Data block —
____
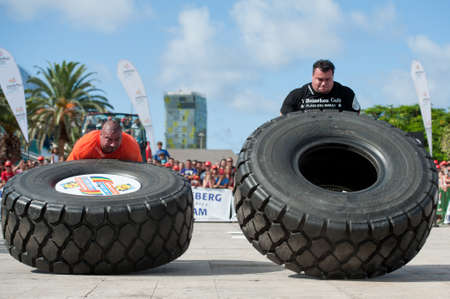 CANARY ISLANDS-SEPTEMBER 3: Ervin Katona (l) from Serbia and Arno Hams from Holland (r) lifting a wheel during Strongman Champions League in Las Palmas September 03, 2011 in Canary Islands, Spain  Stock Photo - 10559060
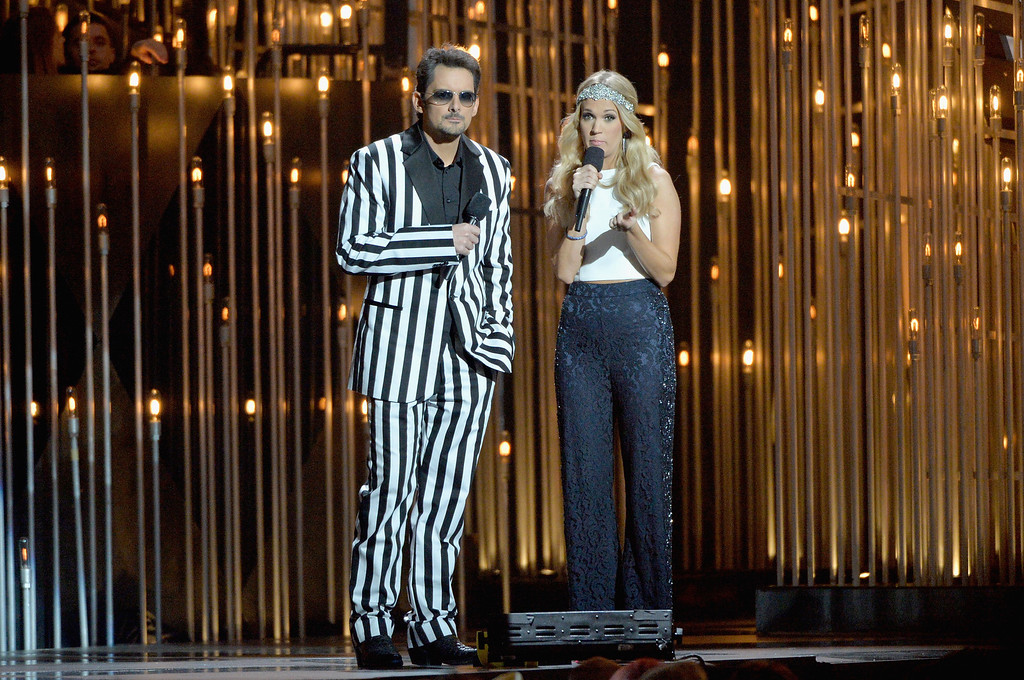 . NASHVILLE, TN - NOVEMBER 06:  Hosts Brad Paisley (L) and Carrie Underwood speak onstage during the 47th annual CMA awards at the Bridgestone Arena on November 6, 2013 in Nashville, United States.  (Photo by Rick Diamond/Getty Images)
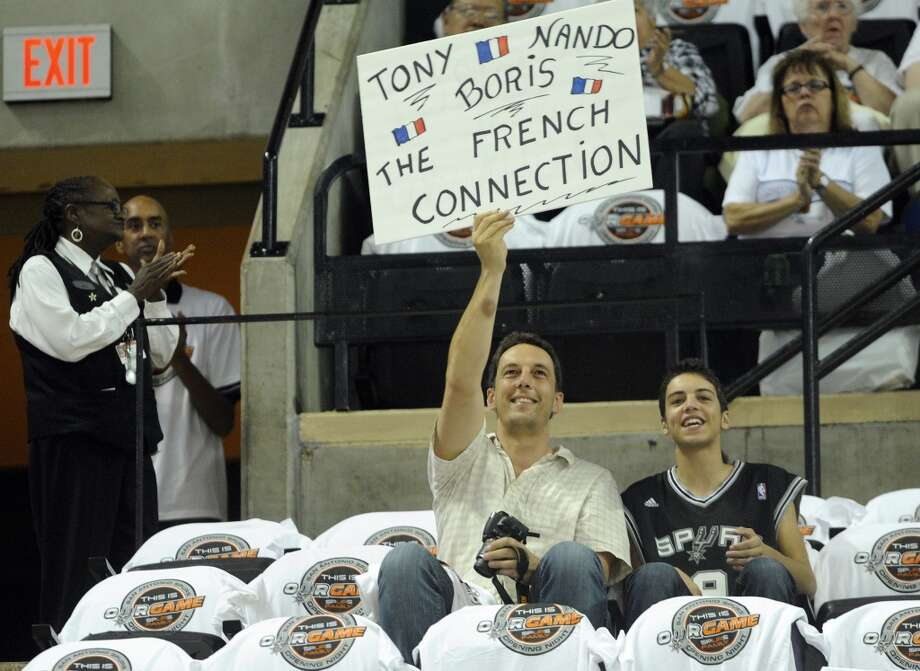 David Dupruex and his son, Alexander, who ventured to San Antonio from France to support the three French players on the San Antonio Spurs roster; Boris Diaw, Nando De Colo and Tony Parker, cheer as the players take the court before the Spurs' game against the Oklahoma City Thunder in the at the AT&T Center on Thursday, Nov. 1, 2012. The game was the home opener for the Spurs. (San Antonio Express-News)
____
Your instructions —
Please output each line above exactly and omit all images.

Written answer —
 CANARY ISLANDS-SEPTEMBER 3: Ervin Katona (l) from Serbia and Arno Hams from Holland (r) lifting a wheel during Strongman Champions League in Las Palmas September 03, 2011 in Canary Islands, Spain  Stock Photo - 10559060
 . NASHVILLE, TN - NOVEMBER 06:  Hosts Brad Paisley (L) and Carrie Underwood speak onstage during the 47th annual CMA awards at the Bridgestone Arena on November 6, 2013 in Nashville, United States.  (Photo by Rick Diamond/Getty Images)
 David Dupruex and his son, Alexander, who ventured to San Antonio from France to support the three French players on the San Antonio Spurs roster; Boris Diaw, Nando De Colo and Tony Parker, cheer as the players take the court before the Spurs' game against the Oklahoma City Thunder in the at the AT&T Center on Thursday, Nov. 1, 2012. The game was the home opener for the Spurs. (San Antonio Express-News)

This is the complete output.